Intervention de Matthieu Crozet

Réunion du mercredi 22 septembre 2021 à 16h00
Commission d'enquête chargée d'identifier les facteurs qui ont conduit à la chute de la part de l'industrie dans le pib de la france et de définir les moyens à mettre en œuvre pour relocaliser l'industrie et notamment celle du médicament

Matthieu Crozet, professeur d'économie à l'université Paris-Saclay :

L'aspect rassurant de la désindustrialisation, c'est-à-dire la décroissance de la contribution de l'industrie à la production de richesse nationale, est qu'il s'agit d'un phénomène continu et visible partout, même si l'intensité peut varier : il est impressionnant aux États-Unis, dramatique au Japon et plus léger en Allemagne, et l'on assiste aussi à une désindustrialisation de la Chine. Dès lors que la productivité d'un secteur croît plus rapidement que les autres, il devient capable de produire toujours autant en utilisant moins de ressources financières et moins de main d'œuvre. Cela explique que l'industrie tende à occuper une part de moins en moins importante du produit intérieur brut (PIB) et de l'emploi total. Nous avons d'ailleurs pu constater une relative stabilité de ce poids en France pendant une assez longue période. Cet aspect rassurant permet en quelque sorte de transcender le débat sur la productivité, qui occupe les économistes : comment maximiser la production de richesse en employant les ressources disponibles ?

La frontière entre l'industrie et les autres secteurs est assez floue, dans la mesure où une partie du secteur tertiaire correspond à des services autrefois intégrés à des usines et qui ont été externalisés. Je pense par exemple à la maintenance, qui est fréquemment externalisée à l'heure actuelle. Inversement, de nombreuses entreprises industrielles vendent des services voire y consacrent toute leur activité. Amazon est considérée comme une entreprise de services mais son organisation est profondément industrialisée : transport, gestion des flux, approvisionnement en énergie des fermes de serveurs, etc.

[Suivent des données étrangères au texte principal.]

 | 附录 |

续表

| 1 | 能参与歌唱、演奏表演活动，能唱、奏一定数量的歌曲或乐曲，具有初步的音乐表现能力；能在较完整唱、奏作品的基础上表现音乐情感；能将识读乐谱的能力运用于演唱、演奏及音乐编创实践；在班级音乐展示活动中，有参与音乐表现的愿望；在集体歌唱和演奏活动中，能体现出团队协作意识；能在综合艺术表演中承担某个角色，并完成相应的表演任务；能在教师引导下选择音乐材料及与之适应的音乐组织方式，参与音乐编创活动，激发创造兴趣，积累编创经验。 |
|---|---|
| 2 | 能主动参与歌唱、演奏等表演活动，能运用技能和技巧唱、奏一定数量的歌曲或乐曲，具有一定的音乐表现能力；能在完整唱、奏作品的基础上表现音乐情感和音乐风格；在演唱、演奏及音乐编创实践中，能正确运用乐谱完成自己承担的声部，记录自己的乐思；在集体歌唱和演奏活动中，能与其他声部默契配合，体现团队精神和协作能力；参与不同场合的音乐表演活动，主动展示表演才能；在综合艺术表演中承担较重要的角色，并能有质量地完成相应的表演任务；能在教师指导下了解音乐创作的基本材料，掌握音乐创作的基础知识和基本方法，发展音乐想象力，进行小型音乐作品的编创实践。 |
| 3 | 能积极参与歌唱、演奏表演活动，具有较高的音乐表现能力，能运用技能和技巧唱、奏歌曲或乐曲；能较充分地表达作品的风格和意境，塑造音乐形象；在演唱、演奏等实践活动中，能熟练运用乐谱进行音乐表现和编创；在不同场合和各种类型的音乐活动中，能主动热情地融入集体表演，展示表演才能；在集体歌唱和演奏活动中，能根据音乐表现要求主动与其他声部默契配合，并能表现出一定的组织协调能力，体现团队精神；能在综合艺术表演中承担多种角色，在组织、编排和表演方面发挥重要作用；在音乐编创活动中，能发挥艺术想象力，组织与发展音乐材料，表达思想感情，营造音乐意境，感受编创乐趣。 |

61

J'ai souvent été conduit à débattre sur la question : pourquoi devrions-nous donc finalement nous préoccuper de la désindustrialisation ? Un fabricant de fenêtres est-il une « meilleure » entreprise qu'un pôle logistique ? C'est un débat hérétique. Des problématiques d'indépendance et d'autonomie diplomatique peuvent être évoquées mais le constat semble plus nuancé en Allemagne, où le secteur industriel est développé mais où la diplomatie est contrainte par les approvisionnements énergétiques. Nous pouvons également essayer d'aborder le problème en comparant les gains de productivité dans l'industrie et dans les services. Ne faudrait-il pas finalement imaginer des politiques basées sur la productivité plutôt que sur l'aménagement du territoire ? Peu importerait finalement la nature de l'activité sur un territoire donné pourvu que la production de richesse soit maximisée.